The modkit itself lets you go up to higher speed (x25?) for the purpose of testing things, but it is not really meant to play a whole developped town with super high population either, and I'm not sure how it would hold up against the AI confusion if you tried.
It is probably much more compicated and I may said something stupid, but it's just an idea.
It is indeed the CPU which is the choke point for Banished. If a program sees performance losses, you can be fairly sure one of the two, though with video games it can be GPU/graphics RAM instead of CPU/system RAM, it's also still core time/memory space when it is ththe graphics card that is the issue. I highly doubt it is the graphics side which is the problem but hey, I could be wrong.

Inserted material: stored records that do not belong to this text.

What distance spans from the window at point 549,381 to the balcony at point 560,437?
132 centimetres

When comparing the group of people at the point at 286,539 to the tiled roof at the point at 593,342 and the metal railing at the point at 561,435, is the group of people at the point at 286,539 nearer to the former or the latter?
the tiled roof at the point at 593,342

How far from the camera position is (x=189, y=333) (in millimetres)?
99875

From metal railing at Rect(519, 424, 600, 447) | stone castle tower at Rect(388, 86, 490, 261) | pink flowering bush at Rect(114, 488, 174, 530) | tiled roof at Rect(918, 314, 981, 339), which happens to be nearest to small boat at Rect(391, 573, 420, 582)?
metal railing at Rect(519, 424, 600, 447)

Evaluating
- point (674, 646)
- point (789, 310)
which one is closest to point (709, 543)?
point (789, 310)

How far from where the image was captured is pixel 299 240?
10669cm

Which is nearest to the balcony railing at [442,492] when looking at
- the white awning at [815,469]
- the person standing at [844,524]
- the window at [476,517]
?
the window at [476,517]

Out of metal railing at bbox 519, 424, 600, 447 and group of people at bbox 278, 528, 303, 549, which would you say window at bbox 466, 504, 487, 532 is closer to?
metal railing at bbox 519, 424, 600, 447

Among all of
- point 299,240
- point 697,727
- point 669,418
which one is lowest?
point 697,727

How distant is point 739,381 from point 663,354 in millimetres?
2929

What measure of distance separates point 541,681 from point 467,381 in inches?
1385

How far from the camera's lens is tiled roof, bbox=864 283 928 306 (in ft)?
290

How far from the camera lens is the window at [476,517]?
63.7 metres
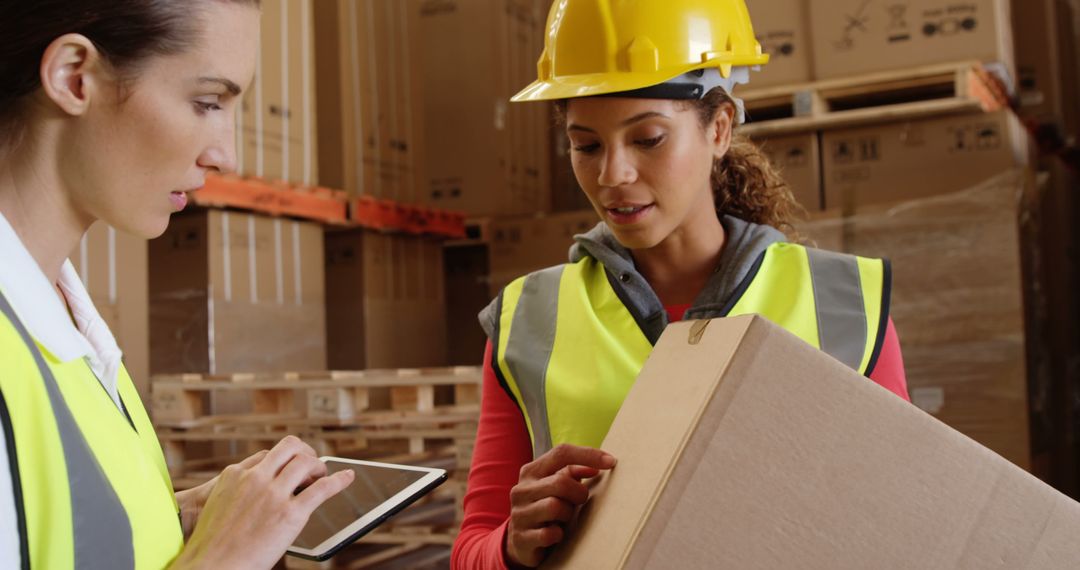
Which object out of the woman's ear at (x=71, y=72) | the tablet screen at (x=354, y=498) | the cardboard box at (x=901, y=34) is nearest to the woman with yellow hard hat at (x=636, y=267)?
the tablet screen at (x=354, y=498)

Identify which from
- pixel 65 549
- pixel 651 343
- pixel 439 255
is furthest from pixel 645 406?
pixel 439 255

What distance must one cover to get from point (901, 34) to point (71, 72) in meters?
3.42

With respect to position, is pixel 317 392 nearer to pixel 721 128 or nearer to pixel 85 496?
pixel 721 128

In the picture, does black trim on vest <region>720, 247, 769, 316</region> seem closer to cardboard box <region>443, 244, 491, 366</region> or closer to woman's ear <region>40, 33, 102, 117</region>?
woman's ear <region>40, 33, 102, 117</region>

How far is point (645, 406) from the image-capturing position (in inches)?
47.6

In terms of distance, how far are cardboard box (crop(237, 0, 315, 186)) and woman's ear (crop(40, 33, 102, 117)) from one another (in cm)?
303

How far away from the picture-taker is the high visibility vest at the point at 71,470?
0.88 m

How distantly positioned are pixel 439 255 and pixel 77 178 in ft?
13.8

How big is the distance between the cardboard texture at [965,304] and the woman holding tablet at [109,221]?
8.95 feet

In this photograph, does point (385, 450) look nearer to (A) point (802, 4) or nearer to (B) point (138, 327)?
(B) point (138, 327)

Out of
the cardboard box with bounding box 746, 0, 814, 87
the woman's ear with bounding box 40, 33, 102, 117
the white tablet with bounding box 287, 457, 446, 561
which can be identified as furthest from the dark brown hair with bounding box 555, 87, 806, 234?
the cardboard box with bounding box 746, 0, 814, 87

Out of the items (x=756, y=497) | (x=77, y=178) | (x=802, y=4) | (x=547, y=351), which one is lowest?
(x=756, y=497)

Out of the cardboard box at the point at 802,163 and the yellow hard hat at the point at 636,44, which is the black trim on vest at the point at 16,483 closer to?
the yellow hard hat at the point at 636,44

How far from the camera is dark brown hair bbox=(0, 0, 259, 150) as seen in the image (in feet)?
3.35
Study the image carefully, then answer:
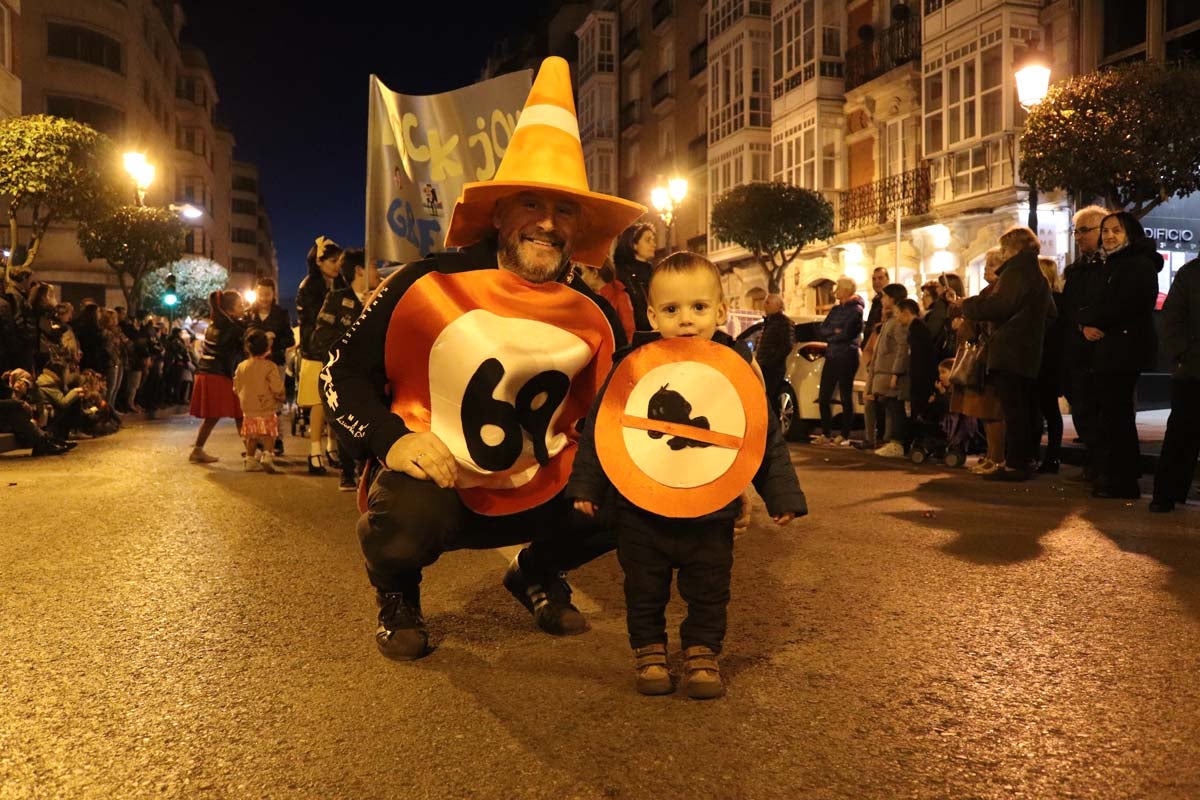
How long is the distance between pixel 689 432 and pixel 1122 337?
17.9 feet

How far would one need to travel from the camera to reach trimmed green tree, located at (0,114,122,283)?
61.2 ft

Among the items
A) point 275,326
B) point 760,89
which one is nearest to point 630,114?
point 760,89

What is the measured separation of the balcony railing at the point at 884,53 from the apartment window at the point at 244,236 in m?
93.7

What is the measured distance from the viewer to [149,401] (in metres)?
19.9

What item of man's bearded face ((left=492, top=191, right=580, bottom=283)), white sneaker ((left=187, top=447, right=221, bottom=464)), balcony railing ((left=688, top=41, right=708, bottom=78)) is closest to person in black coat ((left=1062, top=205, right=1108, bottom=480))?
man's bearded face ((left=492, top=191, right=580, bottom=283))

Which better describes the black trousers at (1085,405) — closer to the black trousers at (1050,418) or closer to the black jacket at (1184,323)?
the black trousers at (1050,418)

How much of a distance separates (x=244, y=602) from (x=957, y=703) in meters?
2.86

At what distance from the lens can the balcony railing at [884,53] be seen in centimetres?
2631

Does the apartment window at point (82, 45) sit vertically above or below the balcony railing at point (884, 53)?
above

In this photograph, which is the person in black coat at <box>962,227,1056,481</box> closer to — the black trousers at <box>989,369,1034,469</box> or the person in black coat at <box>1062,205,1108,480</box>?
the black trousers at <box>989,369,1034,469</box>

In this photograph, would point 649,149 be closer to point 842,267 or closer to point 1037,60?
point 842,267

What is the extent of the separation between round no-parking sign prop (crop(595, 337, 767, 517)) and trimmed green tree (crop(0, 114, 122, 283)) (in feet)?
55.6

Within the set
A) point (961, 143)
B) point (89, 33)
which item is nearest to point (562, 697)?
point (961, 143)

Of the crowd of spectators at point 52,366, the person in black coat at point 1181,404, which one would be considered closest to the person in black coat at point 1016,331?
the person in black coat at point 1181,404
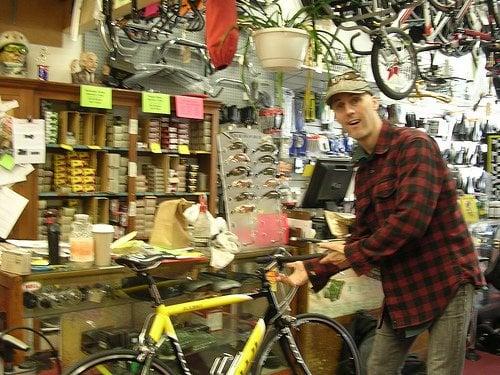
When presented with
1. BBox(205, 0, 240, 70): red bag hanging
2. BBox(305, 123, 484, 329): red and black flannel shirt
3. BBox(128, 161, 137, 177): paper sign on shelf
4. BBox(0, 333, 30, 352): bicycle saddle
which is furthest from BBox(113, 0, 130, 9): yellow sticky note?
BBox(0, 333, 30, 352): bicycle saddle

During gameplay, the banished client never really grows in size in RAM. Whether 10 settlers or 1,000, whether you have the initial crate to start or a fully developed city, the client is the same size in the memory. I'd imagine it isn't EXACTLY the same size but it doesn't grow substantially. Memory is not the issue and more memory could be used to store data instead of re-computing it. That's where the trade-off comes in.
AI is hard, in the computer science use of the word. It takes a lot of time. But you can do a couple of things to make AI run faster. Heuristics, which are low-computation estimates such that horrible paths aren't explored very long. There's also storing future paths, but I think the biggest problem the guys in Banished are probably running across is just having a city which synergizes at all. Each settler needs its own AI to maintain stuff like food, tools, coats, firewood in the house, showing up to work, etc. But how does each settler get their job in the first place?
If you just arbitrarily assign one dude from anywhere, there's a decent enough chance he'll have to turn around and walk home before he gets to his job. So you want to assign the nearest settler possible to keep walk time down. But each settler nearby has a job already. So, since settlers are relatively stationary in their lodgings, each time the whole job profile changes, including a newly adulted laborer, or you shift 30 around, the job assigner has to attempt to minimize the paths for *all* of your settlers. In a town over a thousand, you'll get reassignments constantly.
There's dozens of ways to make guesses as what the shortest will be, but to find THE best path is legitimately impossible on a home computer with more than a thousand settlers. Heck it's probably more than a hundred for anything still resembling a video game. So they have to accept an optimal solution rather than the perfect solution. But that kind of stuff, the programmers have already dealt with, guaranteed. I'm just explaining where I'm pretty sure the problem's coming from.
Store more data, compute the data fewer times. When you run a path search, run it once and only once, store the path, have the settler use the path. When you have new homes built, run the pathing searches to every job site, and throw away the unreasonably long. If you need to find them again later you can make a way to do that but cutting all the things out which you can be pretty sure of will improve CPU use. Two "towns" in opposite corners of a large map do not need to have much contact, besides vendors and traders, so there's no need to search any search spaces which have crossover settlers.
All of this is, of course, easier said than done, and to find a working solution to those problems is the dream of many an AI programmer.